Atau muwakkil mengatakan agar barang tersebut dijual di tempat tertentu, maka tidak boleh dijual di tempat lain. atau muwakkil mengatakan agar barang itu dijual di masa tertentu umpamanya dalam bulan anu atau hari anu, maka wakil tidak boleh menjualnya sebelum masa tersebut dan tidak boleh pula sesudahnya, sekalipun dalam masalah talak dan penentuan waktu tersebut tidak berkaitan dengan suatu maksud, karena hal itu untuk mengamalkan izin yang telah diberikan kepada wakil.
Lain halnya jika muwakkil mengatakan, “Apabila awal bulan tiba, maka perkara istriku berada di tanganmu,” sedangkan muwakkil tidak bermaksud mengikatnya persis pada permulaan bulan, maka wakil boleh menjatuhkan talak (sebagai waki muwakkil) sesudahnya.

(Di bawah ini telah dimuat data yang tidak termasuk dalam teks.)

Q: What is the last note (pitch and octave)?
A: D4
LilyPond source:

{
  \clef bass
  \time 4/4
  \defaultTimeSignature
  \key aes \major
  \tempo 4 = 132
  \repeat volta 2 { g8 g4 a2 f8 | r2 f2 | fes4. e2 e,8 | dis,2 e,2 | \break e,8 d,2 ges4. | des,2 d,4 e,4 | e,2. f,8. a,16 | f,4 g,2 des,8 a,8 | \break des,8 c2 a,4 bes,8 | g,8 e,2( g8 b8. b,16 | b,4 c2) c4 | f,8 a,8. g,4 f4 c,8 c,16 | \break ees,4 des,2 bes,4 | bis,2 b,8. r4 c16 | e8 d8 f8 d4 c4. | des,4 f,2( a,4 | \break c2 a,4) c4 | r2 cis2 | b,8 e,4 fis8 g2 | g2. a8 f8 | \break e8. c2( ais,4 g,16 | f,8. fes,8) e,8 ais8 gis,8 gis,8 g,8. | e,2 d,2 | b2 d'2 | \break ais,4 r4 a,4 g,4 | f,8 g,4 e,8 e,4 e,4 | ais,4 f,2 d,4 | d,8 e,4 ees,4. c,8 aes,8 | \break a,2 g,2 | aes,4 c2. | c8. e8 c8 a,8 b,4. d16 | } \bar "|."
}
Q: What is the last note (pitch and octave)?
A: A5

Lain halnya jika muwakkil mengatakan, “Ceraikanlah dia pada hari jumat.” Maka pengertian kalimat ini adalah, pelaksanaannya terbatas hanya pada hari jumat, bukan hari lain.
Sama saja apakah dilaksanakan pada malam hari ataupun siang harinya, jika dalam kedua waktu tersebut para peminat berbelanja sama banyaknya.
Seandainya muwakkil mengatakan, “Hari jumat atau hari raya,” misalnya, maka penjualan harus dilakukan pada permulaan hari jumat atau di hari raya pertama yang dijumpainya.
Sesungguhnya keterikatan dengan tempat tertentu itu hanya jika muwakkil tidak menetapkan harga barangnya atau muwakkil melarang wakil menjual di tempat lain. jika muwakkil telah menetapkan harga atau memperbolehkan wakil menjualnya di tempat lain, barulah wakil boleh menjualnya di tempat lain.